The transboundary haze will not be resolved by N95 masks. It requires sustained diplomatic and economic engagement with Indonesia, with concrete consequences for concession holders whose land management practices cause the fires. It requires ASEAN-level enforcement mechanisms that currently do not exist with meaningful teeth. It requires Malaysia to be willing to apply economic leverage — through trade relationships, investment flows, and bilateral agreements — to an issue that has been diplomatically managed but not diplomatically resolved for nearly three decades.

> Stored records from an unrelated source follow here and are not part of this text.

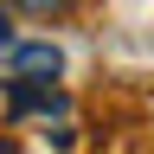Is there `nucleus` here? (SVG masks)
<instances>
[{
	"label": "nucleus",
	"mask_w": 154,
	"mask_h": 154,
	"mask_svg": "<svg viewBox=\"0 0 154 154\" xmlns=\"http://www.w3.org/2000/svg\"><path fill=\"white\" fill-rule=\"evenodd\" d=\"M7 64H13L19 84H51V77L64 71V51H58L51 38H38V45H13V51H7Z\"/></svg>",
	"instance_id": "obj_1"
},
{
	"label": "nucleus",
	"mask_w": 154,
	"mask_h": 154,
	"mask_svg": "<svg viewBox=\"0 0 154 154\" xmlns=\"http://www.w3.org/2000/svg\"><path fill=\"white\" fill-rule=\"evenodd\" d=\"M0 154H7V148H0Z\"/></svg>",
	"instance_id": "obj_4"
},
{
	"label": "nucleus",
	"mask_w": 154,
	"mask_h": 154,
	"mask_svg": "<svg viewBox=\"0 0 154 154\" xmlns=\"http://www.w3.org/2000/svg\"><path fill=\"white\" fill-rule=\"evenodd\" d=\"M7 38H13V32H7V13H0V45H7Z\"/></svg>",
	"instance_id": "obj_3"
},
{
	"label": "nucleus",
	"mask_w": 154,
	"mask_h": 154,
	"mask_svg": "<svg viewBox=\"0 0 154 154\" xmlns=\"http://www.w3.org/2000/svg\"><path fill=\"white\" fill-rule=\"evenodd\" d=\"M13 7H26V13H51V7H64V0H13Z\"/></svg>",
	"instance_id": "obj_2"
}]
</instances>
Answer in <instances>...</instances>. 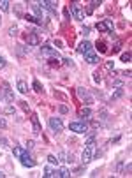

Domestically, it requires the National Clean Air Action Plan 2025–2040 — currently in draft — to be implemented with the same rigour applied to the National Automotive Policy or the Digital Economy Blueprint. Air quality is not a secondary environmental issue. It is, by the evidence, one of the primary determinants of Malaysian public health outcomes.
The air belongs to everyone. Its quality is a public good. And its protection — from transboundary fires, from industrial emissions, from vehicular pollution — is ultimately a governance responsibility that no amount of individual preparedness can replace.
Quick Reference: Haze Season Household Checklist
- [ ] N95/KN95 masks stocked for all household members (including child sizes)
- [ ] Air conditioning filter cleaned or replaced
- [ ] HEPA air purifier operational in bedroom(s)
- [ ] myAQI app installed and configured with alerts
- [ ] Indoor exercise alternatives planned (workout videos, yoga, indoor gym)
- [ ] Vulnerable family members identified and monitoring plan in place
- [ ] Emergency contacts for GP or clinic saved and accessible
- [ ] Antioxidant-rich foods stocked (fruits, vegetables, green tea)
Sources: Greenpeace Malaysia / IQAir 2025 World Air Quality Report (March 2026); Sahani M. et al., “Association Between Southeast Asian Haze and Respiratory Mortality in Klang Valley,” ScienceDaily, 2015; Tajudin M. et al., “Risk of air pollutants on cardiovascular and respiratory diseases in KL,” Ecotoxicology and Environmental Safety, 2019; Nature Scientific Reports, “PM10 and Respiratory Disease Admissions in Peninsula Malaysia During Haze,” September 2024; Manan N. et al., “Economic Cost of the 2013 Haze Episode,” 2018; Department of Environment Malaysia, myAQI; WHO, Ambient Air Quality and Health, 2021.